> _Exercise requirements_: Rewrite the stretch of entries from the line containing "Which one, drawn from" through the line containing "6.13 metres", changing "layered rock cliff" to "stratified cliff" everywhere and leaving everything else the same.

[Records provided start]

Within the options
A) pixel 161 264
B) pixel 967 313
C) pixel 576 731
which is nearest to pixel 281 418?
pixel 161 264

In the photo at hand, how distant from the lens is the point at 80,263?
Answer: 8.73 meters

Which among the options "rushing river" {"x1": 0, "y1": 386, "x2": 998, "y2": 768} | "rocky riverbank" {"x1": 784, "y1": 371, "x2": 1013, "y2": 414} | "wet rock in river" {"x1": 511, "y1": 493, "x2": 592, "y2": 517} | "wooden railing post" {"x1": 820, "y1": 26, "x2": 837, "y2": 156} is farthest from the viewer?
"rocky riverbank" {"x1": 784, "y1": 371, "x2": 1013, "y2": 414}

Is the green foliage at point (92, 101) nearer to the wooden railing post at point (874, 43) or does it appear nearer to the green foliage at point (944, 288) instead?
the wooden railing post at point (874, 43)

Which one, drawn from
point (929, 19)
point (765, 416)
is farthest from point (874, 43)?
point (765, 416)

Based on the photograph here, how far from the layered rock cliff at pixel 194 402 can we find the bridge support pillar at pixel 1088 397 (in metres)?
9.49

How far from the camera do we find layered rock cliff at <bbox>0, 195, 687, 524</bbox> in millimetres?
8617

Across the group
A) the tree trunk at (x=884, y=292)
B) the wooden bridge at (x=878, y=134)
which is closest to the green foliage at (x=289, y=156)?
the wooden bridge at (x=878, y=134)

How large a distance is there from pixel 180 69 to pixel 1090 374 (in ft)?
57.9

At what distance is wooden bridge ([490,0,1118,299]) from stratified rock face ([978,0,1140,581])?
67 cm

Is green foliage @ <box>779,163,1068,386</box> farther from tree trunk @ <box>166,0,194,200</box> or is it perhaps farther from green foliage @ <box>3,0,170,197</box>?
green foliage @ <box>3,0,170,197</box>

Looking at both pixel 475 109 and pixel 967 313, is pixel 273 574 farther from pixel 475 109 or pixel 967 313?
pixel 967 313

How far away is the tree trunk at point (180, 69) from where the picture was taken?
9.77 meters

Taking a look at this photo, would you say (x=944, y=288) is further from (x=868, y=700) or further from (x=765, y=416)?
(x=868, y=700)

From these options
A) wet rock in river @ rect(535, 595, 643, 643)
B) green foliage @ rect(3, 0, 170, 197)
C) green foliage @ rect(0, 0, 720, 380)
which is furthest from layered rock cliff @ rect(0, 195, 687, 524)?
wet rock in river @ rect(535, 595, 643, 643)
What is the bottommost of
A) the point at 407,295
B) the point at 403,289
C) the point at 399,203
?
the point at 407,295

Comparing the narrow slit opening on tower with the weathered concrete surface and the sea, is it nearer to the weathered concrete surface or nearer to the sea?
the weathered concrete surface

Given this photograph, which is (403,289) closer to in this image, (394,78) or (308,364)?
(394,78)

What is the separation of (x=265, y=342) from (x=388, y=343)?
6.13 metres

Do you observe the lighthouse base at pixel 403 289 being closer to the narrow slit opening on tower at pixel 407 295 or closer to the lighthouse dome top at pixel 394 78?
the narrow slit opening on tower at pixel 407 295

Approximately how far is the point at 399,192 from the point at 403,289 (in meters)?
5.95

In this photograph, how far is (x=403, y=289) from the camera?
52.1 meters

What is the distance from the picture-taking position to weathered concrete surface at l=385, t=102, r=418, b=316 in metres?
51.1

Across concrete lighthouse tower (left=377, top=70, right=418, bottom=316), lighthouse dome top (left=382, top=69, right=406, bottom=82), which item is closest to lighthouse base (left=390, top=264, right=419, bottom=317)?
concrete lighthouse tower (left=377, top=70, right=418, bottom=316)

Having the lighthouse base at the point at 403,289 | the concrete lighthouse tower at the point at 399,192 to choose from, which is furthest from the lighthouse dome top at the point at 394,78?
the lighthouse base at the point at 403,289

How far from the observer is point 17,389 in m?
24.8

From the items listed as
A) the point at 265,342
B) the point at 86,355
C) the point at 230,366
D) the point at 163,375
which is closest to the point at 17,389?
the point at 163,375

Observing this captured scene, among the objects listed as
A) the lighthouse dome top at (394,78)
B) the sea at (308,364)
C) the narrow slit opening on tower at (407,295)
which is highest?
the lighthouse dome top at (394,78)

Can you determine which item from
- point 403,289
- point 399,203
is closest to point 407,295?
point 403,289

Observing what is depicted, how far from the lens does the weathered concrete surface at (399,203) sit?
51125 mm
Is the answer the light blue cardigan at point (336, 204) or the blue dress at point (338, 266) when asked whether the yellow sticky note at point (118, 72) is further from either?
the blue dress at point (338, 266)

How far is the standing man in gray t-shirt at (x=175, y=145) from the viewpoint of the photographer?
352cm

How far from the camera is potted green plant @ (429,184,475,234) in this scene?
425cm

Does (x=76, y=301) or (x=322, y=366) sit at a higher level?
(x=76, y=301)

[Records provided end]

> _Task response_:
Which one, drawn from
point (929, 19)
point (765, 416)
is farthest from point (874, 43)?
point (765, 416)

Based on the photograph here, how far from the stratified cliff at pixel 194 402 can we find the bridge support pillar at pixel 1088 397 (in metres)?
9.49

How far from the camera do we find stratified cliff at <bbox>0, 195, 687, 524</bbox> in millimetres?
8617

Across the group
A) the tree trunk at (x=884, y=292)
B) the wooden bridge at (x=878, y=134)
which is closest to the green foliage at (x=289, y=156)?
the wooden bridge at (x=878, y=134)

How large a distance is there from pixel 180 69 to pixel 1090 374 (in ft)?
57.9

At what distance is wooden bridge ([490,0,1118,299]) from stratified rock face ([978,0,1140,581])?
67 cm

Is green foliage @ <box>779,163,1068,386</box> farther from tree trunk @ <box>166,0,194,200</box> or is it perhaps farther from green foliage @ <box>3,0,170,197</box>?
green foliage @ <box>3,0,170,197</box>

Looking at both pixel 475 109 and pixel 967 313, is pixel 273 574 farther from pixel 475 109 or pixel 967 313?
pixel 967 313

How far away is the tree trunk at point (180, 69) from where the picture was taken?
9.77 meters

Taking a look at this photo, would you say (x=944, y=288) is further from (x=868, y=700) or further from (x=765, y=416)?
(x=868, y=700)

From these options
A) wet rock in river @ rect(535, 595, 643, 643)
B) green foliage @ rect(3, 0, 170, 197)
C) green foliage @ rect(0, 0, 720, 380)
which is furthest from stratified cliff @ rect(0, 195, 687, 524)?
wet rock in river @ rect(535, 595, 643, 643)
What is the bottommost of
A) the point at 407,295
B) the point at 403,289
C) the point at 399,203
?
the point at 407,295

Comparing the narrow slit opening on tower with the weathered concrete surface and the sea, is it nearer to the weathered concrete surface or nearer to the sea?
the weathered concrete surface

Given this photograph, which is (403,289) closer to in this image, (394,78) or (308,364)?
(394,78)

What is the separation of (x=265, y=342) from (x=388, y=343)?
6.13 metres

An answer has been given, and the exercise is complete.